Goal of the exercise — Your reply should be the complete data, reproduced exactly.

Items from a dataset
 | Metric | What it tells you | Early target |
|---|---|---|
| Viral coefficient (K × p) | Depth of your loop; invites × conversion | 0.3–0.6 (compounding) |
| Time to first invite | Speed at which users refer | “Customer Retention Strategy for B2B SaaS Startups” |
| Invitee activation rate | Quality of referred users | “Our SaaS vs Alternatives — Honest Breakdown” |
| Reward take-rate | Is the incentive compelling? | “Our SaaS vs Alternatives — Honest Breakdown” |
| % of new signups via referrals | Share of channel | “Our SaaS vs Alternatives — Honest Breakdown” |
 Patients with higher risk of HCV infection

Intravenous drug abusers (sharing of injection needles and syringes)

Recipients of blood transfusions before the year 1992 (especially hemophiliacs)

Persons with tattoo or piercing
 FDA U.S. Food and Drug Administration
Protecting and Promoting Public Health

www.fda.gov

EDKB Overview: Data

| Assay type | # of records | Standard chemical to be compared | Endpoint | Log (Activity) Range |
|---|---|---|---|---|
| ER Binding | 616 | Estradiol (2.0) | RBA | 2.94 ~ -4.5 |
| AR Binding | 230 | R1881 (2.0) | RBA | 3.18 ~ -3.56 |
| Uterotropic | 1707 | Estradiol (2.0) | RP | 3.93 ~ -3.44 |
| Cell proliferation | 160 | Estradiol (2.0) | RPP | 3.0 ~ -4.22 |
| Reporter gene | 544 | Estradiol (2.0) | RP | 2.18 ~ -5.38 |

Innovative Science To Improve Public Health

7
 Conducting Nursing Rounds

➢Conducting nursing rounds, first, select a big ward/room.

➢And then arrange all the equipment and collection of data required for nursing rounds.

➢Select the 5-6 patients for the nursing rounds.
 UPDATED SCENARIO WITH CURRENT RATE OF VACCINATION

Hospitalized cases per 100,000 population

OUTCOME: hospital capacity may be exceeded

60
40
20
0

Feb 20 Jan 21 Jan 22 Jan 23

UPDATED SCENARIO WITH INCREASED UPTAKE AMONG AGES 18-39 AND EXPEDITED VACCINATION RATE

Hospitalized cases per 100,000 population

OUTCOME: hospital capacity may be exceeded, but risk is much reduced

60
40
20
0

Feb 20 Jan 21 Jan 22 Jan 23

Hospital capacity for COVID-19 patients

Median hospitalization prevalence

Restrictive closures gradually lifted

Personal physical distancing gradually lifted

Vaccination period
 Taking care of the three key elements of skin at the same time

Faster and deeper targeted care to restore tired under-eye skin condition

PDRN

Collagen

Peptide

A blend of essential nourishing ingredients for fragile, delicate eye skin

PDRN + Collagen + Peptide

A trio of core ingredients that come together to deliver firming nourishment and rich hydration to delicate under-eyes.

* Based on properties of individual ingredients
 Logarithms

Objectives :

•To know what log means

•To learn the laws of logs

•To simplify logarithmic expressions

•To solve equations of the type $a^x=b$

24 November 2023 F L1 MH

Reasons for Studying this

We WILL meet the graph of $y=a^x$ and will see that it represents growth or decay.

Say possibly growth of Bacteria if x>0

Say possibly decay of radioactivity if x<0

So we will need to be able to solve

Output of the exercise —
 | Metric | What it tells you | Early target |
|---|---|---|
| Viral coefficient (K × p) | Depth of your loop; invites × conversion | 0.3–0.6 (compounding) |
| Time to first invite | Speed at which users refer | “Customer Retention Strategy for B2B SaaS Startups” |
| Invitee activation rate | Quality of referred users | “Our SaaS vs Alternatives — Honest Breakdown” |
| Reward take-rate | Is the incentive compelling? | “Our SaaS vs Alternatives — Honest Breakdown” |
| % of new signups via referrals | Share of channel | “Our SaaS vs Alternatives — Honest Breakdown” |
 Patients with higher risk of HCV infection

Intravenous drug abusers (sharing of injection needles and syringes)

Recipients of blood transfusions before the year 1992 (especially hemophiliacs)

Persons with tattoo or piercing
 FDA U.S. Food and Drug Administration
Protecting and Promoting Public Health

www.fda.gov

EDKB Overview: Data

| Assay type | # of records | Standard chemical to be compared | Endpoint | Log (Activity) Range |
|---|---|---|---|---|
| ER Binding | 616 | Estradiol (2.0) | RBA | 2.94 ~ -4.5 |
| AR Binding | 230 | R1881 (2.0) | RBA | 3.18 ~ -3.56 |
| Uterotropic | 1707 | Estradiol (2.0) | RP | 3.93 ~ -3.44 |
| Cell proliferation | 160 | Estradiol (2.0) | RPP | 3.0 ~ -4.22 |
| Reporter gene | 544 | Estradiol (2.0) | RP | 2.18 ~ -5.38 |

Innovative Science To Improve Public Health

7
 Conducting Nursing Rounds

➢Conducting nursing rounds, first, select a big ward/room.

➢And then arrange all the equipment and collection of data required for nursing rounds.

➢Select the 5-6 patients for the nursing rounds.
 UPDATED SCENARIO WITH CURRENT RATE OF VACCINATION

Hospitalized cases per 100,000 population

OUTCOME: hospital capacity may be exceeded

60
40
20
0

Feb 20 Jan 21 Jan 22 Jan 23

UPDATED SCENARIO WITH INCREASED UPTAKE AMONG AGES 18-39 AND EXPEDITED VACCINATION RATE

Hospitalized cases per 100,000 population

OUTCOME: hospital capacity may be exceeded, but risk is much reduced

60
40
20
0

Feb 20 Jan 21 Jan 22 Jan 23

Hospital capacity for COVID-19 patients

Median hospitalization prevalence

Restrictive closures gradually lifted

Personal physical distancing gradually lifted

Vaccination period
 Taking care of the three key elements of skin at the same time

Faster and deeper targeted care to restore tired under-eye skin condition

PDRN

Collagen

Peptide

A blend of essential nourishing ingredients for fragile, delicate eye skin

PDRN + Collagen + Peptide

A trio of core ingredients that come together to deliver firming nourishment and rich hydration to delicate under-eyes.

* Based on properties of individual ingredients
 Logarithms

Objectives :

•To know what log means

•To learn the laws of logs

•To simplify logarithmic expressions

•To solve equations of the type $a^x=b$

24 November 2023 F L1 MH

Reasons for Studying this

We WILL meet the graph of $y=a^x$ and will see that it represents growth or decay.

Say possibly growth of Bacteria if x>0

Say possibly decay of radioactivity if x<0

So we will need to be able to solve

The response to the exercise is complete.